- [DOCUMENT]:
Les Ougandais furent les premiers, parmi les africains, à se mettre activement en recherche d’une Église qui témoignerait des valeurs d’accueil des peuples de ce continent, dans un esprit de charité fraternelle et évangélique, et qui leur permettrait de retrouver les racines de la tradition chrétienne des premiers siècles. Cette recherche a abouti, en définitive, après une longue quête, à leur faire rencontrer la tradition orthodoxe et sa confession de foi et, plus tard à rentrer dans la juridiction du Patriarcat grec orthodoxe d’Alexandrie et de toute l’Afrique. Cette recherche de la tradition authentique s’est ensuite étendue au Kenya et à d’autres régions d’Afrique durant le XXe siècle : la République Démocratique du Congo, le Congo Brazzaville, la Tanzanie, le Cameroun, le Rwanda, le Burundi, le Zimbabwe, l’Angola, le Mozambique, le Ghana, l’île de Madagascar, la Côte-d’Ivoire, le Nigeria, le Benin, le Togo, la Gambie, la Sierra Leone, la Zambie, le Malawi. La Tradition de l’Eglise orthodoxe n’est arrivée au Togo que dans le courant de l’année 2005. Elle est donc d’implantation récente dans notre pays.
3 ) Quelle est l'importance de l'Eglise orthodoxe du Togo dans le monde des Eglises orthodoxes ?

(Données de raisonnement spatial à partir d'images)

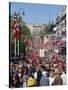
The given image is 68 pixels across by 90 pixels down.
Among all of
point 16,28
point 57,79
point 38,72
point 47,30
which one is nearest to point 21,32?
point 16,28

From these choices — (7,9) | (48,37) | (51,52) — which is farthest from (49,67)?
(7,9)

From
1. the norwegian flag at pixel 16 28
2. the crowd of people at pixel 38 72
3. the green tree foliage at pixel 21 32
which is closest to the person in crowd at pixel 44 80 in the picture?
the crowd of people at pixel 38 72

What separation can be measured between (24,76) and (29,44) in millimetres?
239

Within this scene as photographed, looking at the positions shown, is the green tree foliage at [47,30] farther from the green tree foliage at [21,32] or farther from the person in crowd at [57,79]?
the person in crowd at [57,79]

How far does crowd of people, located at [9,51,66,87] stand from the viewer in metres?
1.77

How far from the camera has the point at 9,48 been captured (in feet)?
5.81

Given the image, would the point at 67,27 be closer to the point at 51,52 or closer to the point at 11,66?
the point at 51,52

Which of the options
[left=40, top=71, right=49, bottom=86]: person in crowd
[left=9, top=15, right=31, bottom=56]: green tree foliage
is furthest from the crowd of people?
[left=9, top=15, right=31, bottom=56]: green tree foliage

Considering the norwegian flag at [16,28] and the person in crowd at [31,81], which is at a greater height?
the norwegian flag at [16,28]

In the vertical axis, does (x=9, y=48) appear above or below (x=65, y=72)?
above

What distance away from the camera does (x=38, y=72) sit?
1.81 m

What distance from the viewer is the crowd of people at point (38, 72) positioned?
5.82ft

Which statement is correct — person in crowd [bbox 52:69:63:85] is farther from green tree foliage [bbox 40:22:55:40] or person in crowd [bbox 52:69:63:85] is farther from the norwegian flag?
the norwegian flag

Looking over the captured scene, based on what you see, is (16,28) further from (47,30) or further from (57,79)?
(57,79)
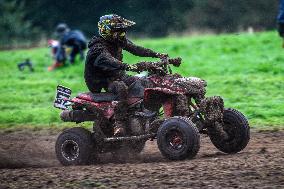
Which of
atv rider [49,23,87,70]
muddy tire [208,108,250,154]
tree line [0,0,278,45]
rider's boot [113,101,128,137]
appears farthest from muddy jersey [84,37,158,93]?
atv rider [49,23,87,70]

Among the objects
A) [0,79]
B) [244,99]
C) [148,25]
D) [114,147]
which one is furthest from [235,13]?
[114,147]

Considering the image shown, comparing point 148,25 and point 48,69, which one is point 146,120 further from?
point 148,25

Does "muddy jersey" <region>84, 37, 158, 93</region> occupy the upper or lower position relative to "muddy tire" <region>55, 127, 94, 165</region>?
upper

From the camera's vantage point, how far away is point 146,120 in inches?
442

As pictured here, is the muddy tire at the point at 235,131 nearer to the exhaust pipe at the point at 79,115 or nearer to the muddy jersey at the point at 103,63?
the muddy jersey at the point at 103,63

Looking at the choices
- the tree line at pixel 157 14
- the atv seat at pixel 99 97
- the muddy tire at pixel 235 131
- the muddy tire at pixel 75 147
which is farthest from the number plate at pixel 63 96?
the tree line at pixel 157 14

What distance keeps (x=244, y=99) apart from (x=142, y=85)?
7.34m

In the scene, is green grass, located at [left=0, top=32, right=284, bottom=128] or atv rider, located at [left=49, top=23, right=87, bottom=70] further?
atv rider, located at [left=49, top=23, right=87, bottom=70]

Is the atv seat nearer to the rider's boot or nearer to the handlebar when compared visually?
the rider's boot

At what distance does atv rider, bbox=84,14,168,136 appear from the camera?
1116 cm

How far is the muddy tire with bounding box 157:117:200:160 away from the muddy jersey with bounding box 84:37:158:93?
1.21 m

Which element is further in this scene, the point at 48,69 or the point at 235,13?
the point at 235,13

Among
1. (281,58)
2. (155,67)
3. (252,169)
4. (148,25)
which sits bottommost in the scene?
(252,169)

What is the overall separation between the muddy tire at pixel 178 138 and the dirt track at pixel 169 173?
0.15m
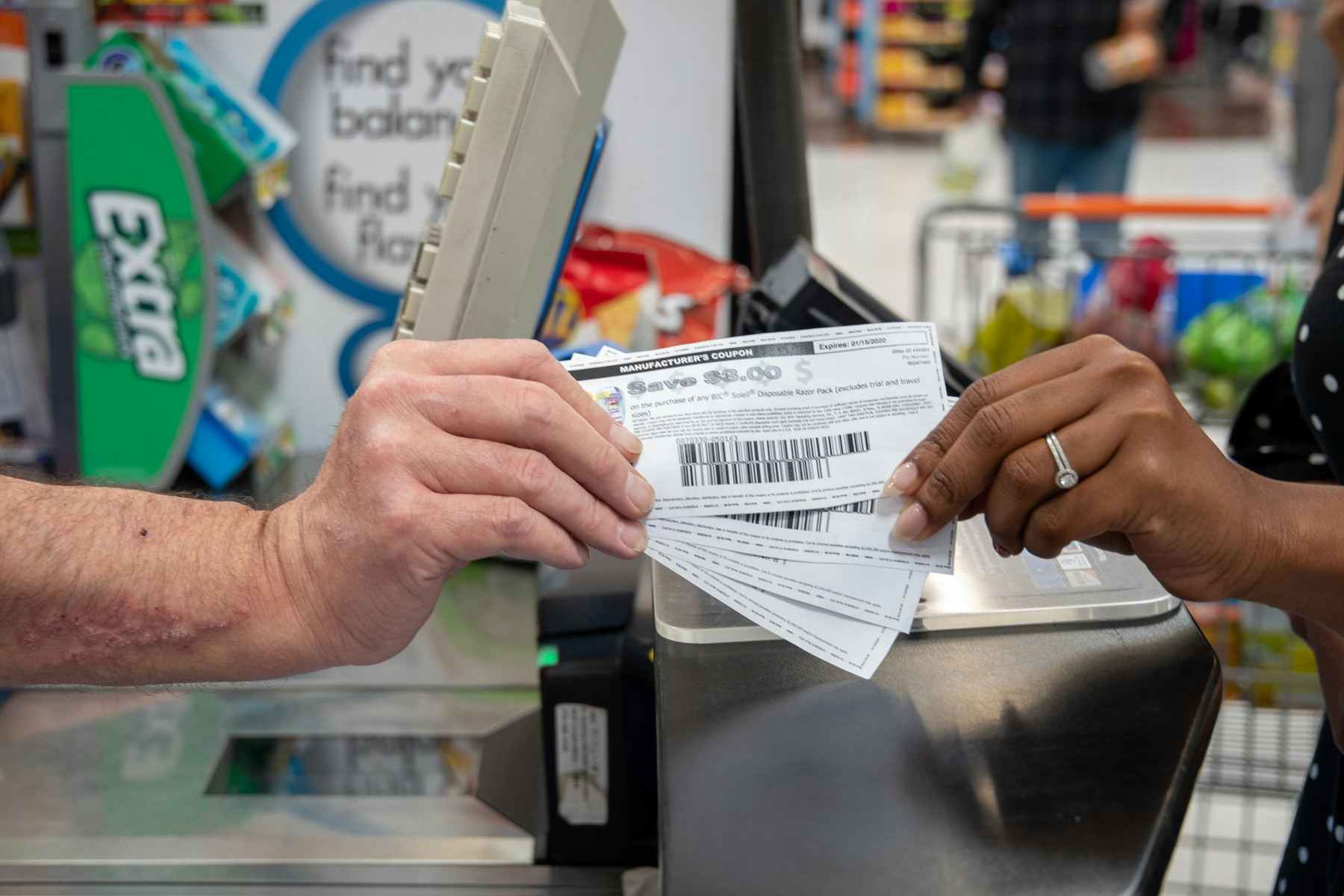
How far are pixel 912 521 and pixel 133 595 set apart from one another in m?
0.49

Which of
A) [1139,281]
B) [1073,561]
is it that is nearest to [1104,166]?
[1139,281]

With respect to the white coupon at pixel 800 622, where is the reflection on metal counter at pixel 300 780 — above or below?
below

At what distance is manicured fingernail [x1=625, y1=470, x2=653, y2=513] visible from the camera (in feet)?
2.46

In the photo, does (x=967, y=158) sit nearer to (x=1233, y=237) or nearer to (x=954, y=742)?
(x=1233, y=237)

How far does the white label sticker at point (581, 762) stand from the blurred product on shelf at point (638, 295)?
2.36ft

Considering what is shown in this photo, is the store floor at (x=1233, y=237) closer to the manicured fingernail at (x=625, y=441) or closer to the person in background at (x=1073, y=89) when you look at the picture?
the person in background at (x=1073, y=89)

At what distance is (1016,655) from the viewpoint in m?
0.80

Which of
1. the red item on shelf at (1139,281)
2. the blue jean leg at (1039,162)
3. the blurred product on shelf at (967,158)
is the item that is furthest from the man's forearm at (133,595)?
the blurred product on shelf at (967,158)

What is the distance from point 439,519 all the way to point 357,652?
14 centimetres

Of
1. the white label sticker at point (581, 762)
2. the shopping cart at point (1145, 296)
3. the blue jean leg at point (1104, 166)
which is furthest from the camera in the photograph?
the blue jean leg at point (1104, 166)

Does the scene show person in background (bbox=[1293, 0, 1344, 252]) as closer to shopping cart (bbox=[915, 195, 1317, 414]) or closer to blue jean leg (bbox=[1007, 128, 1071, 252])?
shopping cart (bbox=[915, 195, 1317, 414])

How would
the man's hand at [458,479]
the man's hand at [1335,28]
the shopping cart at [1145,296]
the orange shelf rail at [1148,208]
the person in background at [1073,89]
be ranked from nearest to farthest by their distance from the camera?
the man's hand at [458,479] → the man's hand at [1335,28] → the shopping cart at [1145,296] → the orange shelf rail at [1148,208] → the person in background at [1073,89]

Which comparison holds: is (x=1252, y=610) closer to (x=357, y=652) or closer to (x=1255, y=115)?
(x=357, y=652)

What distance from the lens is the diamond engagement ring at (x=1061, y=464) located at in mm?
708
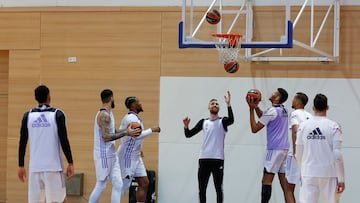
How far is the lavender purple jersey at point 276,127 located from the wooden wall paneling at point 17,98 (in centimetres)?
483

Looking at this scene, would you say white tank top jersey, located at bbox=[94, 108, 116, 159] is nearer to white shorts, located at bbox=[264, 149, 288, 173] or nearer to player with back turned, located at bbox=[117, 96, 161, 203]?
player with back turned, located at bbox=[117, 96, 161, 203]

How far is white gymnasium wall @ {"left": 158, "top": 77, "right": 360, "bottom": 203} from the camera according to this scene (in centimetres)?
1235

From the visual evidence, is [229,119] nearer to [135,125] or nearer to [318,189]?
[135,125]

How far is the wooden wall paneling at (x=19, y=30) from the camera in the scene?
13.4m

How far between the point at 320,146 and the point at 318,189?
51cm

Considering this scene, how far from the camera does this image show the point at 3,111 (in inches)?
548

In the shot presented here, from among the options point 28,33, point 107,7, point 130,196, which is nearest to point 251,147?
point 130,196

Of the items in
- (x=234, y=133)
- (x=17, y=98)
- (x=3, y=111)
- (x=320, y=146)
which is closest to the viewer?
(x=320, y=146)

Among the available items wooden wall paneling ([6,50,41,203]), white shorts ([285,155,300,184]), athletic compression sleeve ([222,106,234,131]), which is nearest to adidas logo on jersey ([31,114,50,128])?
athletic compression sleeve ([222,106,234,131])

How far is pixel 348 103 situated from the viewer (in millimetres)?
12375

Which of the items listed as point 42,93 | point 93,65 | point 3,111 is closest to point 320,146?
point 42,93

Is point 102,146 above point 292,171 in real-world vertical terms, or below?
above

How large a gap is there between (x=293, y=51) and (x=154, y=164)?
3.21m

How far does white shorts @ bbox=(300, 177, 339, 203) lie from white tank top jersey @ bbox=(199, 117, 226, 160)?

- [LES CONSIGNES]:
A: Dites si chacune des affirmations suivantes est conforme au document sur l'Église orthodoxe en Afrique : (i) les Ougandais furent les premiers Africains à rechercher activement une telle Église ; (ii) la tradition orthodoxe est arrivée au Togo au XIXe siècle ; (iii) les Ougandais sont entrés dans la juridiction du Patriarcat de Constantinople. Répondez par oui ou non, en citant mot pour mot le passage du document qui tranche.
B: Relevez, dans les lignes de données, chaque ligne qui contient la chaîne « nearest ». La casse compte.

- [LES RÉPONSES]:
A:
(i) Oui : « Les Ougandais furent les premiers, parmi les africains, à se mettre activement en recherche d’une Église »
(ii) Non : « La Tradition de l’Eglise orthodoxe n’est arrivée au Togo que dans le courant de l’année 2005 »
(iii) Non : « rentrer dans la juridiction du Patriarcat grec orthodoxe d’Alexandrie et de toute l’Afrique »

B:
which one is nearest to point 21,32?
is it that is nearest to [1104,166]?
be ranked from nearest to farthest by their distance from the camera?
In the shot presented here, from among the options point 28,33, point 107,7, point 130,196, which is nearest to point 251,147?
Among the available items wooden wall paneling ([6,50,41,203]), white shorts ([285,155,300,184]), athletic compression sleeve ([222,106,234,131]), which is nearest to adidas logo on jersey ([31,114,50,128])?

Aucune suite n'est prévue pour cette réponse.